* _Brief_
Without carrying over a single picture, write out the records below exactly.

* _Data records_
* * *

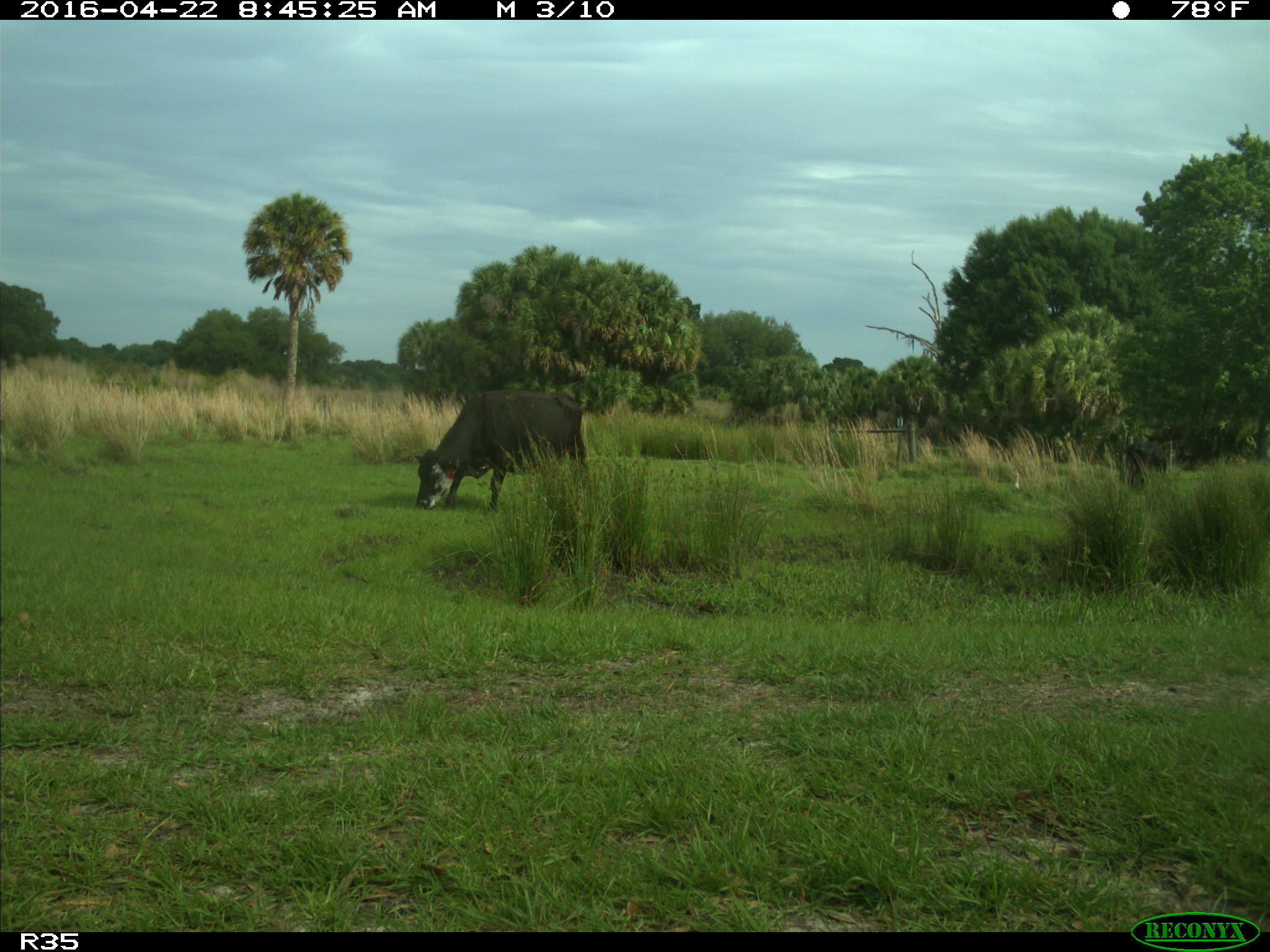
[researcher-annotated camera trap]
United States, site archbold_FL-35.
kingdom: Animalia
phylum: Chordata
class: Mammalia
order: Artiodactyla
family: Bovidae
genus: Bos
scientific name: Bos taurus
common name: domestic cow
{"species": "Bos taurus (domestic cow)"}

* * *

* _Your response_
[researcher-annotated camera trap]
United States, site archbold_FL-35.
kingdom: Animalia
phylum: Chordata
class: Mammalia
order: Artiodactyla
family: Bovidae
genus: Bos
scientific name: Bos taurus
common name: domestic cow
{"species": "Bos taurus (domestic cow)"}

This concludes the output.